Op 21 juli 2020 heeft de Rechtbank Zeeland-West-Brabant uitspraak gedaan in een strafzaak tegen een verdachte die op 1 februari 2020 samen met twee medeverdachten een woninginbraak heeft gepleegd in Raamsdonksveer. De verdachte is geboren in 1994 en had een raadsman, mr. J.M. Lintz, die de verdediging voerde in plaats van mr. H. Weisfelt. De zaak werd inhoudelijk behandeld op 7 juli 2020, waarbij de officier van justitie, mr. De Graaf, en de verdediging hun standpunten presenteerden. De tenlastelegging betrof een voltooide diefstal met braak, waarbij de verdachte en zijn medeverdachten 's nachts in de woning zijn betrapt.

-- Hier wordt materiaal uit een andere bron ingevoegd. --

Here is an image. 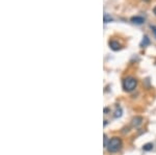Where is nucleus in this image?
Returning a JSON list of instances; mask_svg holds the SVG:
<instances>
[{
	"label": "nucleus",
	"instance_id": "obj_1",
	"mask_svg": "<svg viewBox=\"0 0 156 155\" xmlns=\"http://www.w3.org/2000/svg\"><path fill=\"white\" fill-rule=\"evenodd\" d=\"M121 147H122V139L118 136H115L109 139L106 148L110 153H115V152H118L121 149Z\"/></svg>",
	"mask_w": 156,
	"mask_h": 155
},
{
	"label": "nucleus",
	"instance_id": "obj_2",
	"mask_svg": "<svg viewBox=\"0 0 156 155\" xmlns=\"http://www.w3.org/2000/svg\"><path fill=\"white\" fill-rule=\"evenodd\" d=\"M137 80L133 77H127L123 81V89L126 92H132L136 87Z\"/></svg>",
	"mask_w": 156,
	"mask_h": 155
},
{
	"label": "nucleus",
	"instance_id": "obj_3",
	"mask_svg": "<svg viewBox=\"0 0 156 155\" xmlns=\"http://www.w3.org/2000/svg\"><path fill=\"white\" fill-rule=\"evenodd\" d=\"M109 46H110V48H112V50H115V51H118V50H120L121 49V44L119 43V42H117V41H110L109 42Z\"/></svg>",
	"mask_w": 156,
	"mask_h": 155
},
{
	"label": "nucleus",
	"instance_id": "obj_4",
	"mask_svg": "<svg viewBox=\"0 0 156 155\" xmlns=\"http://www.w3.org/2000/svg\"><path fill=\"white\" fill-rule=\"evenodd\" d=\"M142 123H143L142 117H135V118H133V120H132V125L134 127H138Z\"/></svg>",
	"mask_w": 156,
	"mask_h": 155
},
{
	"label": "nucleus",
	"instance_id": "obj_5",
	"mask_svg": "<svg viewBox=\"0 0 156 155\" xmlns=\"http://www.w3.org/2000/svg\"><path fill=\"white\" fill-rule=\"evenodd\" d=\"M144 18H142V17H138V16H135V17H132L131 18V22L135 24H143L144 23Z\"/></svg>",
	"mask_w": 156,
	"mask_h": 155
},
{
	"label": "nucleus",
	"instance_id": "obj_6",
	"mask_svg": "<svg viewBox=\"0 0 156 155\" xmlns=\"http://www.w3.org/2000/svg\"><path fill=\"white\" fill-rule=\"evenodd\" d=\"M121 116H122V108L118 106L115 111V118H120Z\"/></svg>",
	"mask_w": 156,
	"mask_h": 155
},
{
	"label": "nucleus",
	"instance_id": "obj_7",
	"mask_svg": "<svg viewBox=\"0 0 156 155\" xmlns=\"http://www.w3.org/2000/svg\"><path fill=\"white\" fill-rule=\"evenodd\" d=\"M143 149H144L145 151H150V150H152V149H153V144H151V143L146 144V145H144Z\"/></svg>",
	"mask_w": 156,
	"mask_h": 155
},
{
	"label": "nucleus",
	"instance_id": "obj_8",
	"mask_svg": "<svg viewBox=\"0 0 156 155\" xmlns=\"http://www.w3.org/2000/svg\"><path fill=\"white\" fill-rule=\"evenodd\" d=\"M110 21H112V18L109 16V15L105 14L104 15V23H108V22H110Z\"/></svg>",
	"mask_w": 156,
	"mask_h": 155
},
{
	"label": "nucleus",
	"instance_id": "obj_9",
	"mask_svg": "<svg viewBox=\"0 0 156 155\" xmlns=\"http://www.w3.org/2000/svg\"><path fill=\"white\" fill-rule=\"evenodd\" d=\"M149 39H148V37H145V39L144 40H143V42H142V44H140V45H142V46H147V45L148 44H149Z\"/></svg>",
	"mask_w": 156,
	"mask_h": 155
},
{
	"label": "nucleus",
	"instance_id": "obj_10",
	"mask_svg": "<svg viewBox=\"0 0 156 155\" xmlns=\"http://www.w3.org/2000/svg\"><path fill=\"white\" fill-rule=\"evenodd\" d=\"M151 29L153 30V33H154L155 37H156V26H154V25H153V26H151Z\"/></svg>",
	"mask_w": 156,
	"mask_h": 155
},
{
	"label": "nucleus",
	"instance_id": "obj_11",
	"mask_svg": "<svg viewBox=\"0 0 156 155\" xmlns=\"http://www.w3.org/2000/svg\"><path fill=\"white\" fill-rule=\"evenodd\" d=\"M153 12H154V14H155V16H156V6L154 7V9H153Z\"/></svg>",
	"mask_w": 156,
	"mask_h": 155
}]
</instances>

De rechtbank oordeelde dat de verdachte zich schuldig had gemaakt aan een voltooide woninginbraak. De officier van justitie achtte het wettig en overtuigend bewezen dat de verdachte zich schuldig had gemaakt aan de diefstal, terwijl de verdediging betoogde dat er geen sprake was van een voltooide diefstal. De rechtbank concludeerde dat de verdachte en zijn medeverdachten de goederen in een kussensloop hadden verzameld, wat hen feitelijke heerschappij over de goederen verschafte. De rechtbank achtte de verdachte strafbaar en legde een gevangenisstraf van 126 dagen op, waarvan 30 dagen voorwaardelijk met een proeftijd van twee jaar.

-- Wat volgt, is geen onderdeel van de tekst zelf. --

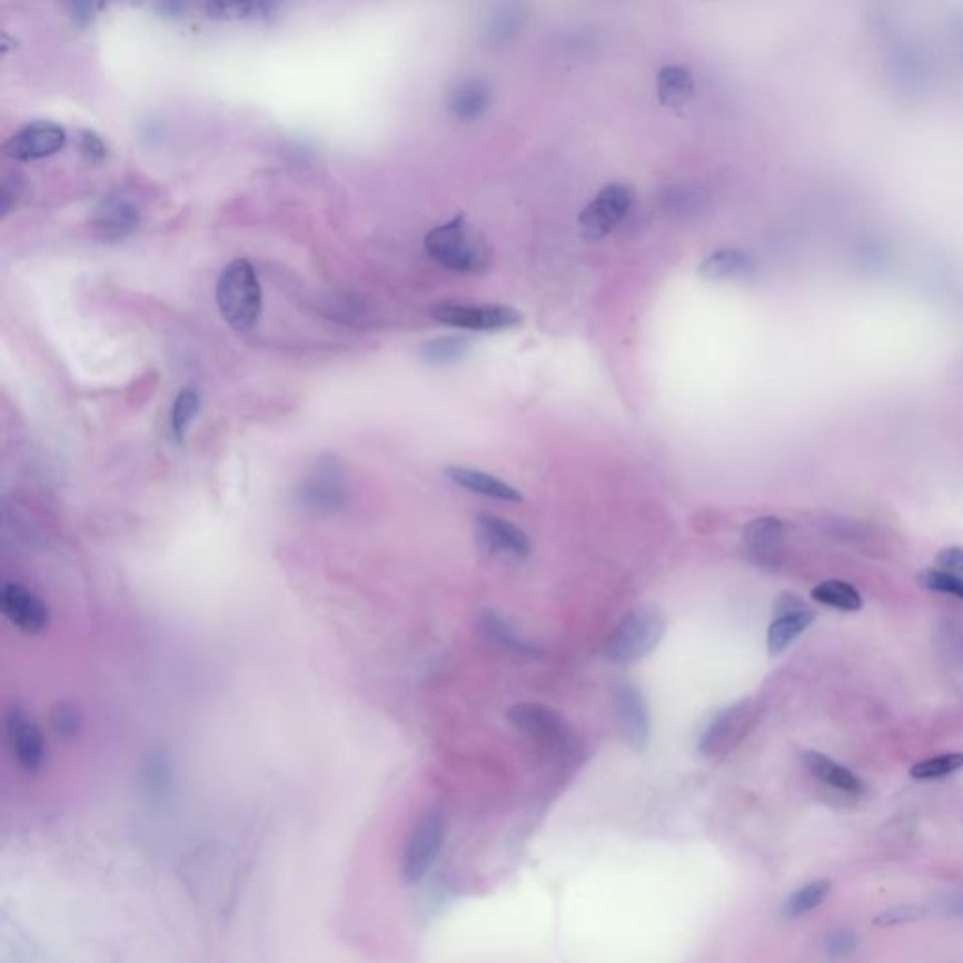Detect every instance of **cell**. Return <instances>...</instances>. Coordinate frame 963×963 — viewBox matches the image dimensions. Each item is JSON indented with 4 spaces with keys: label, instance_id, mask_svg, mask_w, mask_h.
Returning <instances> with one entry per match:
<instances>
[{
    "label": "cell",
    "instance_id": "1",
    "mask_svg": "<svg viewBox=\"0 0 963 963\" xmlns=\"http://www.w3.org/2000/svg\"><path fill=\"white\" fill-rule=\"evenodd\" d=\"M424 247L427 257L454 274H484L492 260L488 241L476 226L465 219V215H456L454 219L435 226L426 234Z\"/></svg>",
    "mask_w": 963,
    "mask_h": 963
},
{
    "label": "cell",
    "instance_id": "2",
    "mask_svg": "<svg viewBox=\"0 0 963 963\" xmlns=\"http://www.w3.org/2000/svg\"><path fill=\"white\" fill-rule=\"evenodd\" d=\"M217 306L236 331L255 328L262 312V288L249 260L228 264L217 281Z\"/></svg>",
    "mask_w": 963,
    "mask_h": 963
},
{
    "label": "cell",
    "instance_id": "3",
    "mask_svg": "<svg viewBox=\"0 0 963 963\" xmlns=\"http://www.w3.org/2000/svg\"><path fill=\"white\" fill-rule=\"evenodd\" d=\"M666 633V617L658 606L644 604L628 612L612 631L604 655L614 665H633L647 657Z\"/></svg>",
    "mask_w": 963,
    "mask_h": 963
},
{
    "label": "cell",
    "instance_id": "4",
    "mask_svg": "<svg viewBox=\"0 0 963 963\" xmlns=\"http://www.w3.org/2000/svg\"><path fill=\"white\" fill-rule=\"evenodd\" d=\"M347 497L345 469L334 458L318 459L299 481V505L317 516L339 513L347 503Z\"/></svg>",
    "mask_w": 963,
    "mask_h": 963
},
{
    "label": "cell",
    "instance_id": "5",
    "mask_svg": "<svg viewBox=\"0 0 963 963\" xmlns=\"http://www.w3.org/2000/svg\"><path fill=\"white\" fill-rule=\"evenodd\" d=\"M446 837V821L440 811H427L410 830L401 854V877L407 884L420 883L434 867Z\"/></svg>",
    "mask_w": 963,
    "mask_h": 963
},
{
    "label": "cell",
    "instance_id": "6",
    "mask_svg": "<svg viewBox=\"0 0 963 963\" xmlns=\"http://www.w3.org/2000/svg\"><path fill=\"white\" fill-rule=\"evenodd\" d=\"M635 195L625 183L604 185L578 217L579 234L587 241H598L614 232L633 209Z\"/></svg>",
    "mask_w": 963,
    "mask_h": 963
},
{
    "label": "cell",
    "instance_id": "7",
    "mask_svg": "<svg viewBox=\"0 0 963 963\" xmlns=\"http://www.w3.org/2000/svg\"><path fill=\"white\" fill-rule=\"evenodd\" d=\"M431 317L448 328L469 331H505L522 324V315L516 309L494 304L443 301L431 309Z\"/></svg>",
    "mask_w": 963,
    "mask_h": 963
},
{
    "label": "cell",
    "instance_id": "8",
    "mask_svg": "<svg viewBox=\"0 0 963 963\" xmlns=\"http://www.w3.org/2000/svg\"><path fill=\"white\" fill-rule=\"evenodd\" d=\"M761 715L755 701H742L714 715L702 732L698 749L704 756H719L744 739Z\"/></svg>",
    "mask_w": 963,
    "mask_h": 963
},
{
    "label": "cell",
    "instance_id": "9",
    "mask_svg": "<svg viewBox=\"0 0 963 963\" xmlns=\"http://www.w3.org/2000/svg\"><path fill=\"white\" fill-rule=\"evenodd\" d=\"M506 717L527 738L543 747L567 749L573 744V731L568 728L567 719L552 707L524 702L510 707Z\"/></svg>",
    "mask_w": 963,
    "mask_h": 963
},
{
    "label": "cell",
    "instance_id": "10",
    "mask_svg": "<svg viewBox=\"0 0 963 963\" xmlns=\"http://www.w3.org/2000/svg\"><path fill=\"white\" fill-rule=\"evenodd\" d=\"M64 146H67V132L61 125L37 121L16 132L4 143L2 151L8 159L29 162V160L46 159L59 153Z\"/></svg>",
    "mask_w": 963,
    "mask_h": 963
},
{
    "label": "cell",
    "instance_id": "11",
    "mask_svg": "<svg viewBox=\"0 0 963 963\" xmlns=\"http://www.w3.org/2000/svg\"><path fill=\"white\" fill-rule=\"evenodd\" d=\"M7 739L19 768L38 774L46 763V742L42 732L23 709L12 706L7 714Z\"/></svg>",
    "mask_w": 963,
    "mask_h": 963
},
{
    "label": "cell",
    "instance_id": "12",
    "mask_svg": "<svg viewBox=\"0 0 963 963\" xmlns=\"http://www.w3.org/2000/svg\"><path fill=\"white\" fill-rule=\"evenodd\" d=\"M475 533L478 546L494 557L522 562L529 555V538L525 537L524 530L499 516L494 514L476 516Z\"/></svg>",
    "mask_w": 963,
    "mask_h": 963
},
{
    "label": "cell",
    "instance_id": "13",
    "mask_svg": "<svg viewBox=\"0 0 963 963\" xmlns=\"http://www.w3.org/2000/svg\"><path fill=\"white\" fill-rule=\"evenodd\" d=\"M774 622L768 628L770 655L785 652L813 623V610L793 593H781L774 604Z\"/></svg>",
    "mask_w": 963,
    "mask_h": 963
},
{
    "label": "cell",
    "instance_id": "14",
    "mask_svg": "<svg viewBox=\"0 0 963 963\" xmlns=\"http://www.w3.org/2000/svg\"><path fill=\"white\" fill-rule=\"evenodd\" d=\"M0 608L24 635H40L48 627L49 610L42 598L21 584L8 582L0 592Z\"/></svg>",
    "mask_w": 963,
    "mask_h": 963
},
{
    "label": "cell",
    "instance_id": "15",
    "mask_svg": "<svg viewBox=\"0 0 963 963\" xmlns=\"http://www.w3.org/2000/svg\"><path fill=\"white\" fill-rule=\"evenodd\" d=\"M614 709L625 742L635 749H644L649 739V715L644 696L633 683L619 682L614 687Z\"/></svg>",
    "mask_w": 963,
    "mask_h": 963
},
{
    "label": "cell",
    "instance_id": "16",
    "mask_svg": "<svg viewBox=\"0 0 963 963\" xmlns=\"http://www.w3.org/2000/svg\"><path fill=\"white\" fill-rule=\"evenodd\" d=\"M492 106V89L480 78H464L456 81L448 91L446 108L454 119L461 122H475L486 116Z\"/></svg>",
    "mask_w": 963,
    "mask_h": 963
},
{
    "label": "cell",
    "instance_id": "17",
    "mask_svg": "<svg viewBox=\"0 0 963 963\" xmlns=\"http://www.w3.org/2000/svg\"><path fill=\"white\" fill-rule=\"evenodd\" d=\"M785 540V524L775 516H763L751 522L744 530L747 554L758 565H775Z\"/></svg>",
    "mask_w": 963,
    "mask_h": 963
},
{
    "label": "cell",
    "instance_id": "18",
    "mask_svg": "<svg viewBox=\"0 0 963 963\" xmlns=\"http://www.w3.org/2000/svg\"><path fill=\"white\" fill-rule=\"evenodd\" d=\"M445 475L459 488L484 495L489 499L505 500V503H519L524 499L514 486L499 480L497 476L484 473V470L469 469V467H446Z\"/></svg>",
    "mask_w": 963,
    "mask_h": 963
},
{
    "label": "cell",
    "instance_id": "19",
    "mask_svg": "<svg viewBox=\"0 0 963 963\" xmlns=\"http://www.w3.org/2000/svg\"><path fill=\"white\" fill-rule=\"evenodd\" d=\"M138 225V209L127 198H108L98 209L95 228L98 236L106 241H119L129 236Z\"/></svg>",
    "mask_w": 963,
    "mask_h": 963
},
{
    "label": "cell",
    "instance_id": "20",
    "mask_svg": "<svg viewBox=\"0 0 963 963\" xmlns=\"http://www.w3.org/2000/svg\"><path fill=\"white\" fill-rule=\"evenodd\" d=\"M698 274L707 281H738L755 274V260L739 249H719L698 266Z\"/></svg>",
    "mask_w": 963,
    "mask_h": 963
},
{
    "label": "cell",
    "instance_id": "21",
    "mask_svg": "<svg viewBox=\"0 0 963 963\" xmlns=\"http://www.w3.org/2000/svg\"><path fill=\"white\" fill-rule=\"evenodd\" d=\"M802 763H804L805 768L810 770V774L815 775L818 781H823L830 787L848 794L864 793V783L860 777L818 751H805L802 755Z\"/></svg>",
    "mask_w": 963,
    "mask_h": 963
},
{
    "label": "cell",
    "instance_id": "22",
    "mask_svg": "<svg viewBox=\"0 0 963 963\" xmlns=\"http://www.w3.org/2000/svg\"><path fill=\"white\" fill-rule=\"evenodd\" d=\"M695 76L689 68L679 64H666L658 70L657 97L666 108H682L689 105L695 97Z\"/></svg>",
    "mask_w": 963,
    "mask_h": 963
},
{
    "label": "cell",
    "instance_id": "23",
    "mask_svg": "<svg viewBox=\"0 0 963 963\" xmlns=\"http://www.w3.org/2000/svg\"><path fill=\"white\" fill-rule=\"evenodd\" d=\"M830 891H832V883L826 881V878H818V881L805 884L800 891L791 894L787 897V902L783 903L781 915L785 916V919H800V916L807 915L813 909L823 905L824 900L828 897Z\"/></svg>",
    "mask_w": 963,
    "mask_h": 963
},
{
    "label": "cell",
    "instance_id": "24",
    "mask_svg": "<svg viewBox=\"0 0 963 963\" xmlns=\"http://www.w3.org/2000/svg\"><path fill=\"white\" fill-rule=\"evenodd\" d=\"M470 342L467 337L445 336L424 342L420 347L421 360L429 366H450L461 360L469 353Z\"/></svg>",
    "mask_w": 963,
    "mask_h": 963
},
{
    "label": "cell",
    "instance_id": "25",
    "mask_svg": "<svg viewBox=\"0 0 963 963\" xmlns=\"http://www.w3.org/2000/svg\"><path fill=\"white\" fill-rule=\"evenodd\" d=\"M811 597L815 598L817 603L824 604V606H832V608L845 612H858L862 608V604H864L858 589H854L851 584L840 582V579H828V582L818 584L811 592Z\"/></svg>",
    "mask_w": 963,
    "mask_h": 963
},
{
    "label": "cell",
    "instance_id": "26",
    "mask_svg": "<svg viewBox=\"0 0 963 963\" xmlns=\"http://www.w3.org/2000/svg\"><path fill=\"white\" fill-rule=\"evenodd\" d=\"M277 8L268 2H211L206 10L209 18L222 21H260L271 18Z\"/></svg>",
    "mask_w": 963,
    "mask_h": 963
},
{
    "label": "cell",
    "instance_id": "27",
    "mask_svg": "<svg viewBox=\"0 0 963 963\" xmlns=\"http://www.w3.org/2000/svg\"><path fill=\"white\" fill-rule=\"evenodd\" d=\"M524 24L525 13L524 10H522V7L508 4V7L499 8V10L489 18L488 27H486V37H488V42L494 43V46L508 43L510 40L518 37L522 29H524Z\"/></svg>",
    "mask_w": 963,
    "mask_h": 963
},
{
    "label": "cell",
    "instance_id": "28",
    "mask_svg": "<svg viewBox=\"0 0 963 963\" xmlns=\"http://www.w3.org/2000/svg\"><path fill=\"white\" fill-rule=\"evenodd\" d=\"M200 410V396L198 391L185 388L179 391L171 407L170 426L171 434L177 440H183L185 435L189 431L190 424L195 420V416Z\"/></svg>",
    "mask_w": 963,
    "mask_h": 963
},
{
    "label": "cell",
    "instance_id": "29",
    "mask_svg": "<svg viewBox=\"0 0 963 963\" xmlns=\"http://www.w3.org/2000/svg\"><path fill=\"white\" fill-rule=\"evenodd\" d=\"M481 627L488 633L489 638H494L506 652L519 653V655H533L537 653V647L530 646L529 642L522 641L516 636L513 628L508 627V623L503 622L495 614H486L481 619Z\"/></svg>",
    "mask_w": 963,
    "mask_h": 963
},
{
    "label": "cell",
    "instance_id": "30",
    "mask_svg": "<svg viewBox=\"0 0 963 963\" xmlns=\"http://www.w3.org/2000/svg\"><path fill=\"white\" fill-rule=\"evenodd\" d=\"M963 768V753H946V755L932 756L911 768V775L915 780L932 781L941 780L946 775L956 774Z\"/></svg>",
    "mask_w": 963,
    "mask_h": 963
},
{
    "label": "cell",
    "instance_id": "31",
    "mask_svg": "<svg viewBox=\"0 0 963 963\" xmlns=\"http://www.w3.org/2000/svg\"><path fill=\"white\" fill-rule=\"evenodd\" d=\"M919 586L924 587L927 592L945 593V595H954V597L963 600V578L954 576V574L943 573L937 568L922 570L916 574Z\"/></svg>",
    "mask_w": 963,
    "mask_h": 963
},
{
    "label": "cell",
    "instance_id": "32",
    "mask_svg": "<svg viewBox=\"0 0 963 963\" xmlns=\"http://www.w3.org/2000/svg\"><path fill=\"white\" fill-rule=\"evenodd\" d=\"M927 913H930V909L922 903H902V905H894V907L878 913L872 922L877 927L902 926V924L921 921Z\"/></svg>",
    "mask_w": 963,
    "mask_h": 963
},
{
    "label": "cell",
    "instance_id": "33",
    "mask_svg": "<svg viewBox=\"0 0 963 963\" xmlns=\"http://www.w3.org/2000/svg\"><path fill=\"white\" fill-rule=\"evenodd\" d=\"M51 725L56 728L61 736H76L78 732L81 731V725H83V715L80 714V709L70 704V702H61V704H57L53 709H51Z\"/></svg>",
    "mask_w": 963,
    "mask_h": 963
},
{
    "label": "cell",
    "instance_id": "34",
    "mask_svg": "<svg viewBox=\"0 0 963 963\" xmlns=\"http://www.w3.org/2000/svg\"><path fill=\"white\" fill-rule=\"evenodd\" d=\"M858 935L851 932V930L835 932L834 935H830L828 941H826V954H828L832 960H842V957H847L848 954H853V952L858 949Z\"/></svg>",
    "mask_w": 963,
    "mask_h": 963
},
{
    "label": "cell",
    "instance_id": "35",
    "mask_svg": "<svg viewBox=\"0 0 963 963\" xmlns=\"http://www.w3.org/2000/svg\"><path fill=\"white\" fill-rule=\"evenodd\" d=\"M937 570L943 573L954 574L963 578V546H951V548L941 549L937 557Z\"/></svg>",
    "mask_w": 963,
    "mask_h": 963
},
{
    "label": "cell",
    "instance_id": "36",
    "mask_svg": "<svg viewBox=\"0 0 963 963\" xmlns=\"http://www.w3.org/2000/svg\"><path fill=\"white\" fill-rule=\"evenodd\" d=\"M102 4H89V2H72L68 4V12L76 24H87L91 21L92 16L97 10H100Z\"/></svg>",
    "mask_w": 963,
    "mask_h": 963
},
{
    "label": "cell",
    "instance_id": "37",
    "mask_svg": "<svg viewBox=\"0 0 963 963\" xmlns=\"http://www.w3.org/2000/svg\"><path fill=\"white\" fill-rule=\"evenodd\" d=\"M18 181L16 179H4L2 181V189H0V211H2L4 217L10 214V209L13 208V203L18 200Z\"/></svg>",
    "mask_w": 963,
    "mask_h": 963
},
{
    "label": "cell",
    "instance_id": "38",
    "mask_svg": "<svg viewBox=\"0 0 963 963\" xmlns=\"http://www.w3.org/2000/svg\"><path fill=\"white\" fill-rule=\"evenodd\" d=\"M940 911L952 919H963V892L943 897L940 902Z\"/></svg>",
    "mask_w": 963,
    "mask_h": 963
},
{
    "label": "cell",
    "instance_id": "39",
    "mask_svg": "<svg viewBox=\"0 0 963 963\" xmlns=\"http://www.w3.org/2000/svg\"><path fill=\"white\" fill-rule=\"evenodd\" d=\"M81 149H83L91 159H105L106 157L105 141L100 140L97 135H92V132H86V135H83V138H81Z\"/></svg>",
    "mask_w": 963,
    "mask_h": 963
}]
</instances>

De rechtbank hield rekening met de persoonlijke omstandigheden van de verdachte, waaronder zijn status als first offender en de tijd die hij in voorarrest had doorgebracht. De rechtbank besloot geen bijzondere voorwaarden op te leggen aan de voorwaardelijke straf, omdat de reclassering geen meerwaarde zag in begeleiding. De uitspraak is gedaan door een meervoudige kamer en is openbaar uitgesproken.